__Набор заданий__:
A - Пожалуйста, кратко перескажите абзац текста о Потанине, начинающийся словами «Здесь он вскоре получил известие». Сохраните его основные факты.
B - Продолжите текст о Потанине, начав сразу после его последнего предложения.

__Фрагмент документа__:
——
Григорий Николаевич Потанин. Жизнь и деятельность - Владимир Обручев 9 стр.


Метеорологические наблюдения, требовавшие большой аккуратности, приучили Потанина к ведению дневника, к размеренной жизни, к описанию явлений природы. Все это очень пригодилось ему в дальнейшем при путешествиях по Внутренней Азии.

Лаврский в это время был уже переведен по состоянию здоровья в Самару, а молодая чета жила в Никольске одна в течение третьей зимы ссылки. Но весной следующего 1874 г. вышел манифест, по которому Григорий Николаевич получал право выезда из места ссылки во все города, кроме столиц. Он простился с Никольском и поехал с женой в Нижний-Новгород, где жила ее мать.

Здесь он вскоре получил известие, что по просьбе П. П. Семенова, помнившего об изгнаннике, шеф жандармов возбудил ходатайство о полном помиловании Потанина. Последнее было дано, и Григорий Николаевич поехал в Петербург и явился к П. П. Семенову, который заявил ему, что первая же экспедиция в Центральную Азию остается за ним и он может рассчитывать на нее. В это время Пржевальский только что вернулся из своей первой экспедиции, результаты которой возбудили большое внимание и интерес к изучению сопредельных стран Азии.

Но Потанин попросил отсрочить начало экспедиции в Монголию, которую он наметил для начала, чтобы подготовиться к ней изучением литературы и методов собирания геологических коллекций.

Чтобы поддержать Потанина материально на время, оставшееся до экспедиции, П. П. Семенов передал ему платную работу по составлению дополнений к известному сочинению "Азия" Карла Риттера в русском переводе; эту работу он сам начал для Географического общества. Работой над "Азией", связанной с изучением всей новой литературы по Монголии и пограничной с ней Южной Сибири, Григорий Николаевич занимался по вечерам, а днем он ходил в геологический кабинет университета, к профессору Иностранцеву, учился приготовлять шлифы горных пород, т. е. тонкие разрезы их для исследования под микроскопом. В этих занятиях прошла зима, а летом он поехал с Иностранцевым в Крым для геологических исследований условий водоснабжения царских имений Ливадии и Ореанды. Таким образом, сибирский сепаратист, бывший каторжанин и ссыльный, по иронии судьбы должен был способствовать благоустройству царских владений.
——
__Исходные данные__:
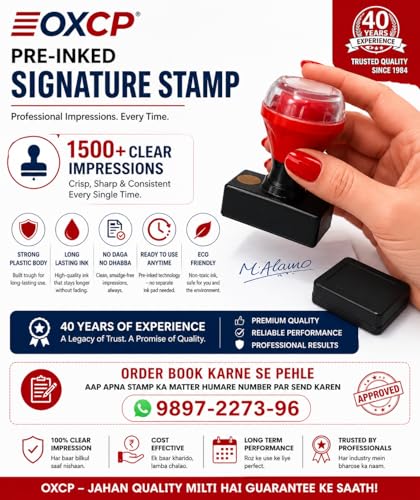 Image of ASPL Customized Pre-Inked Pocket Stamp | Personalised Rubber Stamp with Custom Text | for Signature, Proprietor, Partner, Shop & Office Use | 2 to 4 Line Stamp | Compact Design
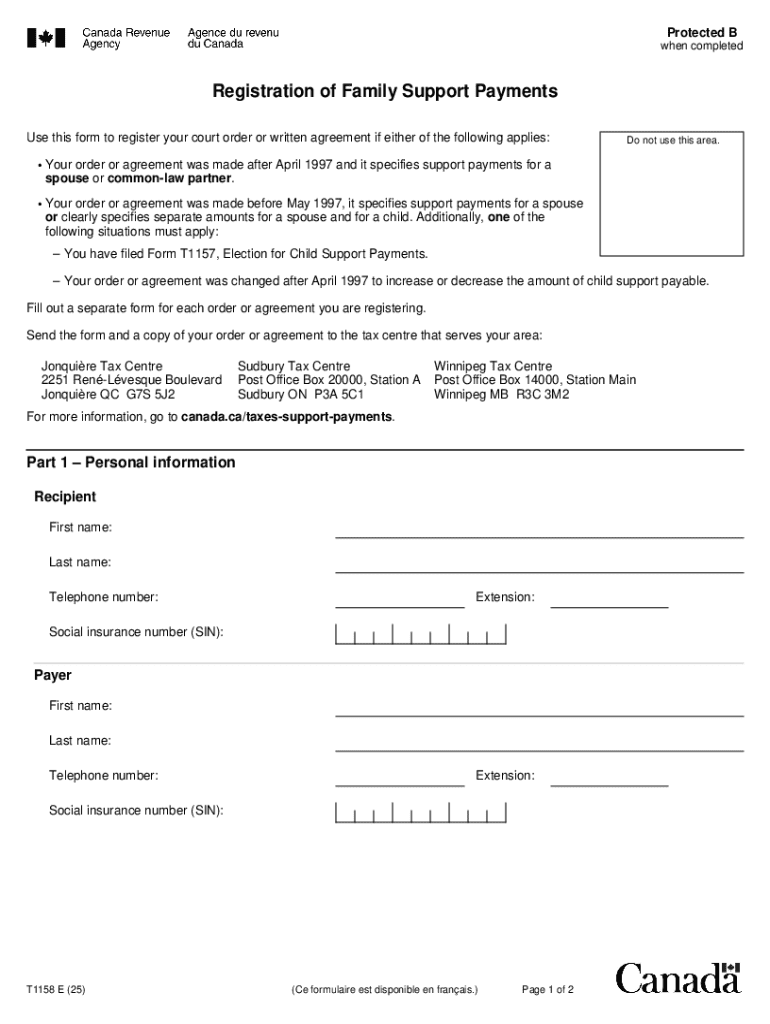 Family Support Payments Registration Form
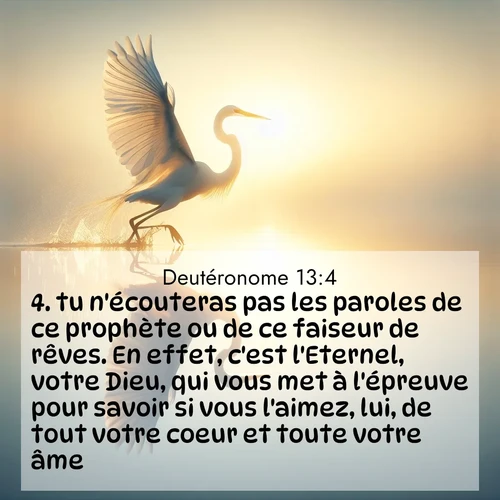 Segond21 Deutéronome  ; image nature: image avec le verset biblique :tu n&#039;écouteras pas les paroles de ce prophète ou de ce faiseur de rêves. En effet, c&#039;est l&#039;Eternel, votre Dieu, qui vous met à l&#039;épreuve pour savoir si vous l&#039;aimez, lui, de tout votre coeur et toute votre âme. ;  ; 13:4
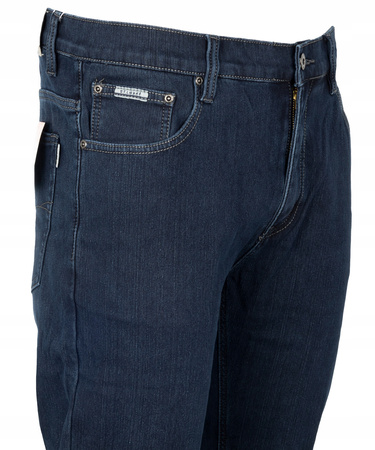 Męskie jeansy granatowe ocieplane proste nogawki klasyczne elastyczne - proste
——
__Список ответов__:
A - В Нижнем Новгороде Потанин узнал, что по просьбе П. П. Семенова шеф жандармов возбудил ходатайство о его полном помиловании. Помилование было дано. Потанин поехал в Петербург к Семенову, и тот пообещал ему первую же экспедицию в Центральную Азию. В то время Пржевальский только что вернулся из своей первой экспедиции, и ее результаты вызвали большой интерес к изучению сопредельных стран Азии.

B -
Глава VIII. ПЕРВОЕ ПУТЕШЕСТВИЕ ПО МОНГОЛИИ (1876-1877)

Состав экспедиции. Долина Черного Иртыша. Предгорья Алтая. Монастырь Цаган-гэгэна. Монгольское обо. Сеноставки. Озеро Даин-гол. Плоскогорье. Ночная буря. Зимовка в г. Кобдо. Китайские жилища. Праздник Эрли-хана. Долина Дзерге. Переход через Алтай. Джунгар- ская Гоби. Оазис Хами. Второй переход через Гоби. Цепи Алтая. Улясутай. Высокий курорт. Нагорье Хангай. Озеро Косогол. Путь в Улангом. Склады полевок. Долина реки Тес. Конокрады. Озеро Убса и монастырь Улангом. Путь в Кобдо и Кош-агач. Фазаны и сеноставки

Второе путешествие Потанина имело задачей изучение природы и населения северо-западной Монголии, известной в то время еще очень мало, несмотря на то, что эта страна примыкает к южной Сибири и легко доступна. Путешествие началось в г. Зайсане, расположенном у подножия хребта Саур к востоку от озера Зайсан-нор, знакомого Потанину по первому путешествию. В июле 1876 г. здесь собрались все члены экспедиции: Потанин с женой, которая решилась сопровождать его и помогать в работе, топограф Рафаилов, кандидат университета Позднеев, знавший монгольский язык и имевший задачей изучение быта и обычаев монголов, охотник студент Березовский и чучельщик Коломийцев. При топографе, для помощи в съемках, ехали два казака. Экспедиция имела палатки и все походное снаряжение, верховых лошадей для людей и верблюдов для багажа.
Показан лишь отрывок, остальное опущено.